複雑・ファジー小説
- Re: 鏡の国の君を捜して…… ( No.21 )
- 日時: 2012/03/25 14:50
- 名前: クリスタル (ID: 3Em.n4Yo)
太陽の光がまぶしくて、目が覚めた。既に朝になっていた。
なぜ? 確か私は、謎の女性とであって、命を狙われて、女性に鏡の中に連れて行かれて…?
なるほど。簡単な事じゃないか。あれは、全て夢だったんだ。
「夢落ちだー」
ガバっと起き上がってから、気が付いた。夢じゃない、と。
大体、太陽の光が差し込んでいる次点でおかしいんだ。私はいつも、カーテンを閉めているから。もう、閉めるのが習慣だから。
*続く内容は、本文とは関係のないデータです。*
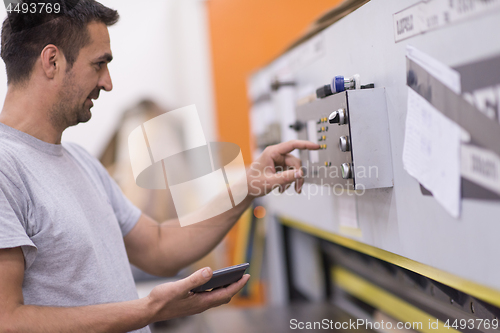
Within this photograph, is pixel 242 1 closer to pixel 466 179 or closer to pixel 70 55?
pixel 70 55

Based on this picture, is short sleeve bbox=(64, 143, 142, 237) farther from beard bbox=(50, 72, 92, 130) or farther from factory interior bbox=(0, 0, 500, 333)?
beard bbox=(50, 72, 92, 130)

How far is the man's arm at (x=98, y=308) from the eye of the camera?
68cm

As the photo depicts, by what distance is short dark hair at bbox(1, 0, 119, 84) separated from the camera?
0.79 meters

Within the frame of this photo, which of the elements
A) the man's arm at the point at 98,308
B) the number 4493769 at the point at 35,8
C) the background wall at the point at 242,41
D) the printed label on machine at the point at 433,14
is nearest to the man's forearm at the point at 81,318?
the man's arm at the point at 98,308

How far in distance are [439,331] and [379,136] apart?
19.6 inches

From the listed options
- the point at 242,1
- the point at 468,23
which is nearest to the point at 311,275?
the point at 468,23

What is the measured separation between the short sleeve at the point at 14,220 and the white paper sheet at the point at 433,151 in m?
0.65

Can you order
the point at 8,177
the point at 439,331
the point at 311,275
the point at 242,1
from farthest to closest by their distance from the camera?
1. the point at 242,1
2. the point at 311,275
3. the point at 439,331
4. the point at 8,177

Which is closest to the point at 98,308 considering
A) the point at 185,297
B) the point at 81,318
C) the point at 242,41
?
the point at 81,318

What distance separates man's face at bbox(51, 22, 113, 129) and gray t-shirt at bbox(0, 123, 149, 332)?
0.28 feet

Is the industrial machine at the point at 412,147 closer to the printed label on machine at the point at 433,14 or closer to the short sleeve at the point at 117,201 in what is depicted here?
the printed label on machine at the point at 433,14

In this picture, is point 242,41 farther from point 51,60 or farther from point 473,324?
point 473,324

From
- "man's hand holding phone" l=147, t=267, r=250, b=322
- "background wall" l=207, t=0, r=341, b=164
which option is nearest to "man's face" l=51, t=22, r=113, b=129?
"man's hand holding phone" l=147, t=267, r=250, b=322

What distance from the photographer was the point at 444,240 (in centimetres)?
64
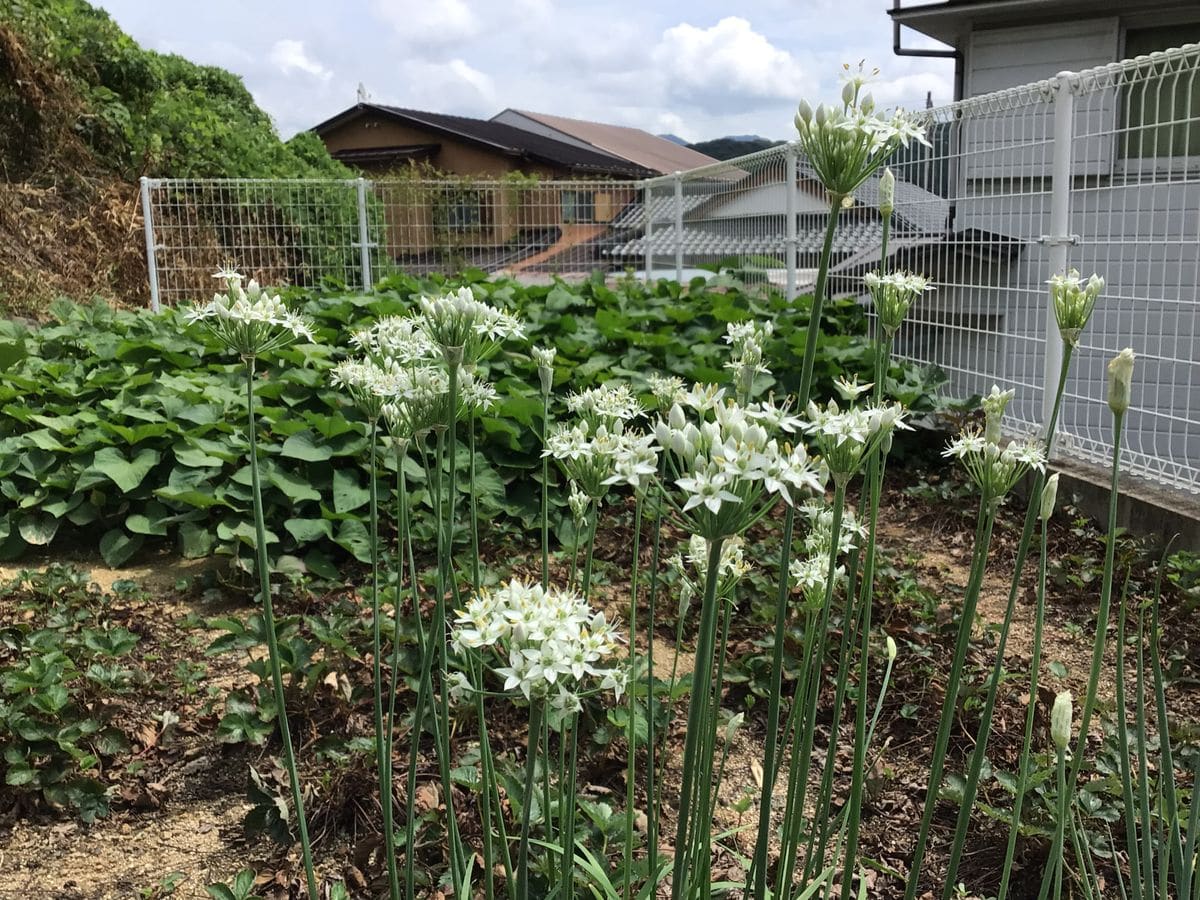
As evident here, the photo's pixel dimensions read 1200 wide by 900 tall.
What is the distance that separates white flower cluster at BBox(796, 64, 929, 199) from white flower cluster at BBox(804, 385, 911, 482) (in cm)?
28

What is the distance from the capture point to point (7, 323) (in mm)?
5156

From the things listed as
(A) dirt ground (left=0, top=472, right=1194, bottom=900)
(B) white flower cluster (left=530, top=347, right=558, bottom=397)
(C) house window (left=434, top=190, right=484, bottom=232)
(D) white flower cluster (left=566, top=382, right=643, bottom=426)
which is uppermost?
(C) house window (left=434, top=190, right=484, bottom=232)

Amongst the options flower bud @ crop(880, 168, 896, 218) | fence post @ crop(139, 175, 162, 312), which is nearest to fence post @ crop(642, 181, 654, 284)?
fence post @ crop(139, 175, 162, 312)

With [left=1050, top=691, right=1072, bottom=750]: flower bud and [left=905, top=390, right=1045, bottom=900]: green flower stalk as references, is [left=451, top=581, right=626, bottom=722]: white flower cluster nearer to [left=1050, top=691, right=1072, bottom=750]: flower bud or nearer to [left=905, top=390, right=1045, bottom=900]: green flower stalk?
[left=905, top=390, right=1045, bottom=900]: green flower stalk

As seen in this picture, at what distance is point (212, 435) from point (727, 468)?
3576 mm

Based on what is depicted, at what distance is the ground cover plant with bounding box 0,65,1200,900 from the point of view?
118 cm

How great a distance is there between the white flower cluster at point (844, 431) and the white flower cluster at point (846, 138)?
28 centimetres

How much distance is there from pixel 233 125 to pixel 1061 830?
12492mm

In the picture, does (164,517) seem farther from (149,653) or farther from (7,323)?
(7,323)

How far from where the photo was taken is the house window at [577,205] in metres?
9.86

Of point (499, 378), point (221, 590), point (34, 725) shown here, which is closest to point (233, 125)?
point (499, 378)

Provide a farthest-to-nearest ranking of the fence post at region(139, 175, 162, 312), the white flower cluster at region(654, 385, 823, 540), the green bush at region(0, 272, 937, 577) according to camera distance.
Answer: the fence post at region(139, 175, 162, 312) < the green bush at region(0, 272, 937, 577) < the white flower cluster at region(654, 385, 823, 540)

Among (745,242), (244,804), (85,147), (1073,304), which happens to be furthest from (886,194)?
(85,147)

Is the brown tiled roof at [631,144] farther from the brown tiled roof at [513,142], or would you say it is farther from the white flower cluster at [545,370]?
the white flower cluster at [545,370]
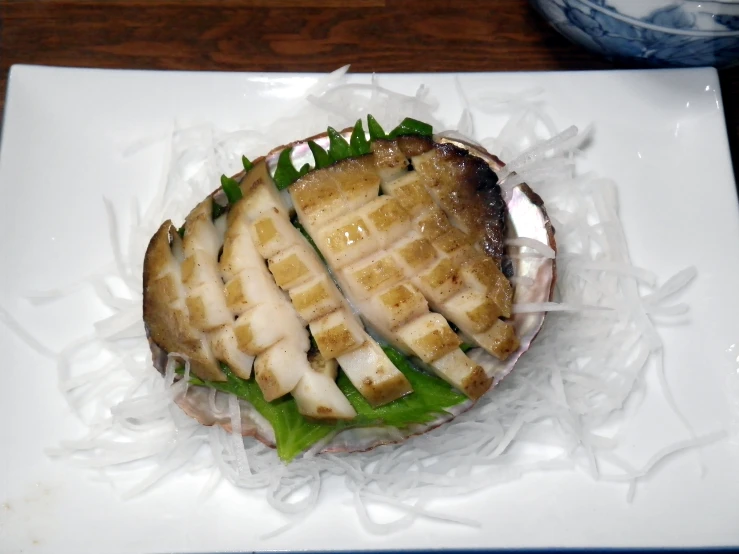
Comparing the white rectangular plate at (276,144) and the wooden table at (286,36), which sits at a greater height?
the wooden table at (286,36)

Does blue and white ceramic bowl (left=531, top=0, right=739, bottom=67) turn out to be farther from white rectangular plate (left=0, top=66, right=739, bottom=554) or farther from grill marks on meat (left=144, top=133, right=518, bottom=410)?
grill marks on meat (left=144, top=133, right=518, bottom=410)

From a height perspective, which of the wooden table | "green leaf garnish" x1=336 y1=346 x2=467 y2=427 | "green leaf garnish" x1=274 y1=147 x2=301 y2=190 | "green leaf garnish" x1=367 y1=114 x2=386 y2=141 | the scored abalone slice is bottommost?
"green leaf garnish" x1=336 y1=346 x2=467 y2=427

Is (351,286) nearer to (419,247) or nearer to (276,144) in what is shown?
(419,247)

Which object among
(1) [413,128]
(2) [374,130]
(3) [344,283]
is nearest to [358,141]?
(2) [374,130]

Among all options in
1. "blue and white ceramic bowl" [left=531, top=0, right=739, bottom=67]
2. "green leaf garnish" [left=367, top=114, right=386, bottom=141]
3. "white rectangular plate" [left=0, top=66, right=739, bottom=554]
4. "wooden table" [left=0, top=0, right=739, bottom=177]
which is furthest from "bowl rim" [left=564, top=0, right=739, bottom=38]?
"green leaf garnish" [left=367, top=114, right=386, bottom=141]

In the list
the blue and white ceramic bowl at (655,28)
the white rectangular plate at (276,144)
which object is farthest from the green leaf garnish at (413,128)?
the blue and white ceramic bowl at (655,28)

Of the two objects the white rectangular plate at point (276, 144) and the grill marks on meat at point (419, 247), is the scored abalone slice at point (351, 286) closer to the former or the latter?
the grill marks on meat at point (419, 247)
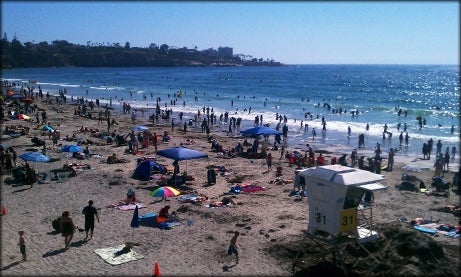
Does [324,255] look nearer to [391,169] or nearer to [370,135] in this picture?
→ [391,169]

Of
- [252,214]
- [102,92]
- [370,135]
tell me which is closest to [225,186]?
[252,214]

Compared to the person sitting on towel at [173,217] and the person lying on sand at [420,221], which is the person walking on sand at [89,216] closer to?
the person sitting on towel at [173,217]

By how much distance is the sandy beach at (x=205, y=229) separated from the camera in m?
10.8

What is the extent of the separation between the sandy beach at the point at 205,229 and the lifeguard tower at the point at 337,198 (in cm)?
111

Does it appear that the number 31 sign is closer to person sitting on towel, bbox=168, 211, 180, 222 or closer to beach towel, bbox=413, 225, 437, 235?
beach towel, bbox=413, 225, 437, 235

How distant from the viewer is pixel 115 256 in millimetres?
11727

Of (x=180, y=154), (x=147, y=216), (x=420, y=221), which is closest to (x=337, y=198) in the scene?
(x=420, y=221)

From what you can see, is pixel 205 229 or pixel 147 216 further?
pixel 147 216

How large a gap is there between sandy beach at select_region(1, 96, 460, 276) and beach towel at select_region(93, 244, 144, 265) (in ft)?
0.49

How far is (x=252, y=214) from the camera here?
15.4 m

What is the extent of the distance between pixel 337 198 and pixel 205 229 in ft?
17.9

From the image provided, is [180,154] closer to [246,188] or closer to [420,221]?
[246,188]

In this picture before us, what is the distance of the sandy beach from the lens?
1079 cm

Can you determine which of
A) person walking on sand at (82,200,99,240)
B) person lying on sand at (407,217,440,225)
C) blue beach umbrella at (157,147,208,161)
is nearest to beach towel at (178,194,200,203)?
blue beach umbrella at (157,147,208,161)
よく見ると、私は棺おけで寝ていたようだ。え、死んだの? 私。
確認したところ、周りは、マイナスイオンに満ち溢れた森だ。
棺おけで寝ていて、なぜか森の中にいる。おそらく、私は死んだのだ。ここは天国なんだ、きっと。
「じゃあ、まだ寝ていてもいいよねー」
死んだのなら仕方がない。グッバイ、ハバナイスデイ。私の人生よ。
ご丁寧に、棺おけの蓋も近くにあったので、自分で閉じた。埋葬でも火葬でもしてください。
——————タッタッタッ
遠くから、走ってこちらに向かってくる、そんな音がする。ここは天国なのだから、天国を案内してくれる天使達か、二度寝を許さない鬼母のような神様だろう。
足音は、徐々に私との距離を縮めていく。
「………………………………………」
ピタリと、棺おけの近くで足音が止んだ。明らかにこの棺おけに用があるんだ。
次の瞬間、棺おけが回り始めた。どうやら棺おけが蹴り飛ばされたらしい。
4,5回回転して、棺おけは止まったけれど、私の世界はぐるぐるしていた。吐きそう。吐いた。オロロロロロロ。
「……うぇ」
棺おけの蓋があいていて良かった。閉まっていたら、中で嘔吐していたわけだし。
とりあえず、棺おけから這い出て、棺をけった主の顔を確かめた。エリーゼさんだった。
「あんたの『夢落ちだー』って言う声で、あんたの居場所がわかったのよ。あたし、耳いいから」
生き生きと清々しいドヤ顔で軽い自慢された。嗚呼、できる事なら殺したい。最も悲劇的な形で死なないかな。冗談だけど。
ドヤ顔のままのエリーゼさんが、見下すように言う。
「何で棺おけで二度寝したの? 有りもしない妄想の王子が、毒リンゴで眠りに着いたあんたにキスしてくれるのでも待ってたのかしら?」
「あー。眠っている私を見て、死んだと勘違いして絶望して、死んでくれるのを待ってます」
エリーゼさんは、鼻で笑って「とりあえず、本題にうつるわよ」と行って、私を無理やり立たせて、何処かへ歩き始めた。